Some infrastructure is completely — or very much — public sector-owned and operated and financed and delivered. In things like public transit, for example, there is a funding crisis right now. There’s a lot of needed investment, because public funding has been waning as of late.

On the other end of the spectrum, you have something like the freight rail system, which is completely privately owned and operated. You have telecommunications systems that are, for the large part, privately owned and operated. A lot of energy utilities are privately owned and operated, as well.


Raising the gas tax is the potential fix that is talked about most, but would that truly target the problem?

The federal gasoline tax is limited to just a subset of infrastructure. It’s only focused on roads and bridges and public transit. Yet most of the money is so flexible that it can be spent on almost any conceivable transportation purpose.

If a state decides that the money needs to go to certain roadways — whether or not they are owned by the localities or the state — it can get it done. The metropolitan areas also get direct money from the federal government to spend for their own purposes, including local government.

So I don’t think that’s the strongest argument against the federal gasoline tax. The best argument is that the federal role is rather limited, and we overemphasize what the federal government is supposed to do to solve our infrastructure problems. For certain sectors, federal spending is relatively high, such as transportation and water, for which federal spending averaged $92.15 billion each year from 2000 to 2007. But even for those sectors, the federal share of total spending was never higher than 27 percent during that time. For other sectors, such as freight rail, telecommunications and clean energy, the federal role in funding and finance is actually quite limited — though they may be affected by federal regulations.

The gas tax absolutely needs to be raised because it hasn’t been raised since 1993, even to keep pace with inflation. We do know that we have these needs for both new capital and investing in existing capital, but it’s not the only thing that we need to do.

Every state has its own gasoline tax — conservative states like Wyoming are raising their tax, and other states like Maryland are raising theirs. So the need is out there, and the federal gas tax is just one small piece of it.

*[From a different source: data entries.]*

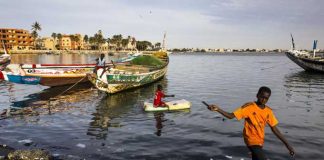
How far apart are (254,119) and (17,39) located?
524ft

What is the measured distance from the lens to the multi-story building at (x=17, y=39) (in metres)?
139

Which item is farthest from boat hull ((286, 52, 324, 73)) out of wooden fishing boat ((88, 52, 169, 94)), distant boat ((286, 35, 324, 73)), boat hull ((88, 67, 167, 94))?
boat hull ((88, 67, 167, 94))

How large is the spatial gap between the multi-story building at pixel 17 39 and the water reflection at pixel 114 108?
13072cm

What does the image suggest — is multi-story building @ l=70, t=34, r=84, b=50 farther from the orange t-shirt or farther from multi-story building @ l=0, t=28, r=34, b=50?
the orange t-shirt

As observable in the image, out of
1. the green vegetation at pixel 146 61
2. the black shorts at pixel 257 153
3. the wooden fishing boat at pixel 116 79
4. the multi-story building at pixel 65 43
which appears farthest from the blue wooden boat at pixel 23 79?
the multi-story building at pixel 65 43

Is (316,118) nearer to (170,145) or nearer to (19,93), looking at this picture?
(170,145)

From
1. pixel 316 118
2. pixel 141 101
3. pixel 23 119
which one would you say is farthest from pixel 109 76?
pixel 316 118

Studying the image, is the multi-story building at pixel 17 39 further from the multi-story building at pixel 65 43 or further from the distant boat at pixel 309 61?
the distant boat at pixel 309 61

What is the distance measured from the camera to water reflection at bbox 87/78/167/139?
13141 mm

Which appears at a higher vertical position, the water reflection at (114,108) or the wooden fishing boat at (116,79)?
the wooden fishing boat at (116,79)

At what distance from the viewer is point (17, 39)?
146 metres

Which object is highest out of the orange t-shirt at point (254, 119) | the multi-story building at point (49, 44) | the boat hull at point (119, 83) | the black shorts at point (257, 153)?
the multi-story building at point (49, 44)

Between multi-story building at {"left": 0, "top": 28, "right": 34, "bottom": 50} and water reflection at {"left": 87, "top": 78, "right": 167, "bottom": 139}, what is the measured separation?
5146 inches

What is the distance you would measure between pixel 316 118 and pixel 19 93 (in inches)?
849
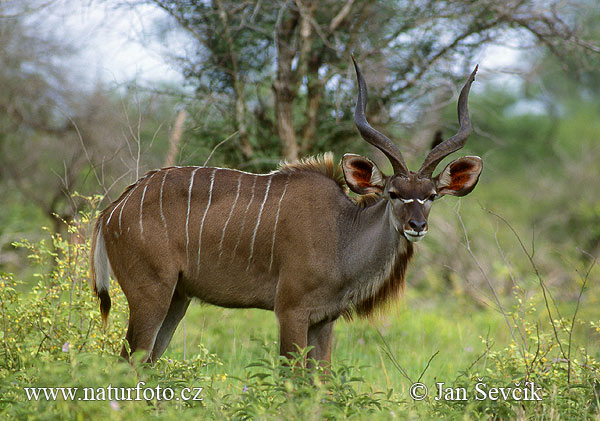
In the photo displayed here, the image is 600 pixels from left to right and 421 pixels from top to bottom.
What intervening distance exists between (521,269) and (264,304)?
612cm

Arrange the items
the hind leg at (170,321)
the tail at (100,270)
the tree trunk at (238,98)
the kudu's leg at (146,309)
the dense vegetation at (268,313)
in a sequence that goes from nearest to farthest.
Result: the dense vegetation at (268,313), the kudu's leg at (146,309), the tail at (100,270), the hind leg at (170,321), the tree trunk at (238,98)

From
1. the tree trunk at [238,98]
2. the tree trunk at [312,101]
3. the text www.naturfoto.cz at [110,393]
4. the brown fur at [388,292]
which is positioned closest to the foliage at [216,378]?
the text www.naturfoto.cz at [110,393]

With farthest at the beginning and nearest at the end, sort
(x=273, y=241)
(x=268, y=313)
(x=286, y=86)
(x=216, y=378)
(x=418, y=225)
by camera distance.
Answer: (x=268, y=313) < (x=286, y=86) < (x=273, y=241) < (x=216, y=378) < (x=418, y=225)

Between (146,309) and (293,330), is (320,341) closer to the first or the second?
(293,330)

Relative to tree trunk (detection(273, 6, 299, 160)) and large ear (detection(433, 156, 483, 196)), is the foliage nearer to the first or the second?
large ear (detection(433, 156, 483, 196))

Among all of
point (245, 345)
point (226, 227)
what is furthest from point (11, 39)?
point (226, 227)

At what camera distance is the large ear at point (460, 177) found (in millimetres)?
3887

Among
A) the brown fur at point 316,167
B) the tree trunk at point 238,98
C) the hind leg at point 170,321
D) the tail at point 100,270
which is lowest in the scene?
the hind leg at point 170,321

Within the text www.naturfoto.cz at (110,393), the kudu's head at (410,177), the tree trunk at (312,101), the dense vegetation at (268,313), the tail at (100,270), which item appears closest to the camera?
the text www.naturfoto.cz at (110,393)

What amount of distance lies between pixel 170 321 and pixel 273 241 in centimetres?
77

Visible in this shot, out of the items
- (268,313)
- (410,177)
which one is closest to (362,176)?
(410,177)

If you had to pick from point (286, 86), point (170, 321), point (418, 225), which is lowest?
point (170, 321)

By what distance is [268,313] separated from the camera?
262 inches

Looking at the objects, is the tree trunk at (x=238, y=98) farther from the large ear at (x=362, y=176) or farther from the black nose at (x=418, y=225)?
the black nose at (x=418, y=225)
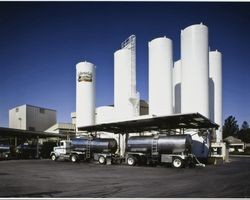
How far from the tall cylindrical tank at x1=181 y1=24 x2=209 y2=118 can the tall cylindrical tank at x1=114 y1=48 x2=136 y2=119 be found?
8.60m

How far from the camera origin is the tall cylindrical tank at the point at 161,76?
3412 centimetres

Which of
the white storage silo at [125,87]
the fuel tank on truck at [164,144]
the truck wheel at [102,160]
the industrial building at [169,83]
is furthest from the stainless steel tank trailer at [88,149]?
the white storage silo at [125,87]

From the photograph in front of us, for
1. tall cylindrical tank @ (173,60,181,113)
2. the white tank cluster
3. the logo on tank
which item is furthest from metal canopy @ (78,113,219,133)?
the logo on tank

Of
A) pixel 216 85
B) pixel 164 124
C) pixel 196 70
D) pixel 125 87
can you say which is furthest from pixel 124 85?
pixel 216 85

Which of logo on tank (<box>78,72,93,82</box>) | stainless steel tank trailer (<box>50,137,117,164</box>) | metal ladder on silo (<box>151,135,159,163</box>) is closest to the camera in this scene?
metal ladder on silo (<box>151,135,159,163</box>)

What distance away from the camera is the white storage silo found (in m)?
38.1

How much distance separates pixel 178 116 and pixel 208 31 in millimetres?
11503

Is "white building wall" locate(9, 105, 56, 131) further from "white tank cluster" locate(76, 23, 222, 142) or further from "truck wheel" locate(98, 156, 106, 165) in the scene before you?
"truck wheel" locate(98, 156, 106, 165)

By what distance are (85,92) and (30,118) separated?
1991 centimetres

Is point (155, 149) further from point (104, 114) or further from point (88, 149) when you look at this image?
point (104, 114)

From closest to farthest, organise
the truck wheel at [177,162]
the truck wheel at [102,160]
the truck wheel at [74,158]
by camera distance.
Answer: the truck wheel at [177,162], the truck wheel at [102,160], the truck wheel at [74,158]

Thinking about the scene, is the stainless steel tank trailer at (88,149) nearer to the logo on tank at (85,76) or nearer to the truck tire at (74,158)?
the truck tire at (74,158)

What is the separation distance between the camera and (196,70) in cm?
3042

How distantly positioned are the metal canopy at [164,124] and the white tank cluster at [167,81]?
142 cm
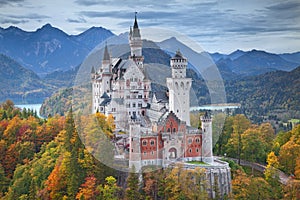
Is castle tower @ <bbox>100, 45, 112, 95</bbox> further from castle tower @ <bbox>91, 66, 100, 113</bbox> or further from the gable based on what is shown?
the gable

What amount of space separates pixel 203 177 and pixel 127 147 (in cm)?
709

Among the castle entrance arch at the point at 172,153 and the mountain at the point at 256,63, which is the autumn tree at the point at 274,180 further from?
the mountain at the point at 256,63

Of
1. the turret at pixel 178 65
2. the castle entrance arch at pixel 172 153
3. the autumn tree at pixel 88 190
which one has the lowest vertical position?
the autumn tree at pixel 88 190

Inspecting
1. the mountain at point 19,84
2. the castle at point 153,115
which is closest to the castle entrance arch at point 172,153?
the castle at point 153,115

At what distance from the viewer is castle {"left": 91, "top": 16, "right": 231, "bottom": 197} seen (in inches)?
1436

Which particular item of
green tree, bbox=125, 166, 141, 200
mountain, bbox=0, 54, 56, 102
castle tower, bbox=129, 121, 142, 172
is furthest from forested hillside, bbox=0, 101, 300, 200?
mountain, bbox=0, 54, 56, 102

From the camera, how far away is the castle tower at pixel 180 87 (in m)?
39.6

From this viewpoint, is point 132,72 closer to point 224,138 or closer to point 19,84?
point 224,138

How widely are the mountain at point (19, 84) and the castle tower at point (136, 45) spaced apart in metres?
109

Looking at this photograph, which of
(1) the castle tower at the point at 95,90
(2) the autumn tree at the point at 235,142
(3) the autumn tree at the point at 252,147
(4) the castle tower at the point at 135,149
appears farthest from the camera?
(1) the castle tower at the point at 95,90

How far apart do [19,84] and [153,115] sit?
138 m

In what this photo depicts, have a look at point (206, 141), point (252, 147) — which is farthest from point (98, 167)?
point (252, 147)

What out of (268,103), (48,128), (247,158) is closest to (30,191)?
(48,128)

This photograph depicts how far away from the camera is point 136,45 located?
48219 mm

To convince the public that the federal tax needs to be raised, they’ve got to articulate a better use of the system. It needs to be reflective of this post-interstate era and of the dramatic changes that are happening demographically, economically and environmentally. They haven’t really done that, so it will be very difficult to get the public to agree to it.


What type of investments are needed to make the U.S. more competitive?

In a lot of ways, the infrastructure that’s on the ground today is just reaching the end of its useful life. You could say that the roads don’t have potholes, or the sidewalks are not crumbling, but the fact of the matter is that the stuff has a lifespan. It has to be maintained, it has to be rehabilitated, it has to be modernized. The interstate highway system is a great example — it’s more than 50 years old right now. It just needs to be fixed, because it has reached the end of its useful life.

Then, we need to think about what investments this country needs to compete economically going forward. If so much of the economic growth is happening in Southeast Asia and Latin America, and we are going to try to tap into these markets, we are going to have to invest in the freight network and ports. Those are some of the future type of investments. Canada does this all the time, so it’s not like it’s just a Chinese kind of approach — other federalist countries do it, as well.

So you have to just fix the things that are on the ground right now, at the same time we need to think strategically about the kind of investments we need for the future. Nobody can say that we don’t need to build anything else. Clearly we are a growing country, and infrastructure needs to grow with it.

(Top image: Courtesy of Thinkstock)


Robert Puentes is a Senior Fellow with the Brookings Institution’s Metropolitan Policy Program where he also directs the program’s Metropolitan Infrastructure Initiative.